Michael McKubre Reviews the E-Cat Report

Dr. Michael McKubre is Director of the Energy Research Center of the Materials Research Laboratory at SRI International, and is well known and well respected in the LENR community. He has been over the years a champion of LENR and a strong proponent of research in the fieled and has decades of experience in experimentation and study in the field. Today in Infinite Energy magazine he has written a review of the recent Levi et. al. report of their study of the E-Cat.

McKubre’s conclusion about the test is a qualified thumbs up. He finds plenty of experimental and methodological issues to complain about, but also seems to give the report an overall passing grade.

Some points of concern for McKubre are — what he considers to be insufficient pre- and post- test calibration, incomplete calorimetry, lack of detail in describing key aspects of the test (such as the sampling of the fuel mix), and some minor errors in calculation and notation.

Here are a couple of excerpts from the review which provide his overall judgment of the report:

Is there evidence of excess heat? My impression is “Yes” (but see below). Is this evidence unambiguous? Not as presented. Is there evidence of nuclear transformation? Yes, very clearly, but questions remain to be answered (or, in some cases, asked). Do the heat and nuclear production correlate quantitatively? Yes, possibly. Is the report perfect? No, no report is perfect, but this one is imperfect in little ways and large. There is curious inattention to detail—surprising for a document as delayed, anticipated and important as this. When asked to provide a review (sight unseen) I agreed; this is important. But I also realized that unless the report was perfect in every detail, whatever I wrote would annoy somebody . . .

On the whole I am encouraged. Considerably more work is obviously needed to validate the adopted mode of calorimetry and support better sampling and testing. But we are given something we can sink our teeth into both experimentally and theoretically: testable fuel(s) to products(s) nuclear burn at temperatures that have practical, economic and social potential.
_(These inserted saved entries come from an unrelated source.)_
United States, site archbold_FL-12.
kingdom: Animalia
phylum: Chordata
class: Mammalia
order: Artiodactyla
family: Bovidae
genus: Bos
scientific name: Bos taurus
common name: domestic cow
These are exciting times and Rossi (and his sponsors) and the research team of Levi, Foschi, Höistad, Pettersson and Tegnér, as well as Hanno Essén, are to be commended for their tenacious pursuit of what at times must have seemed a thankless job. The world looks forward to more.

After reading all this, I feel like McKubre would have made a valuable member of the testing team — he seems to have a keen eye for detail and a thorough understanding of the requirements of rigorous experimental protocol.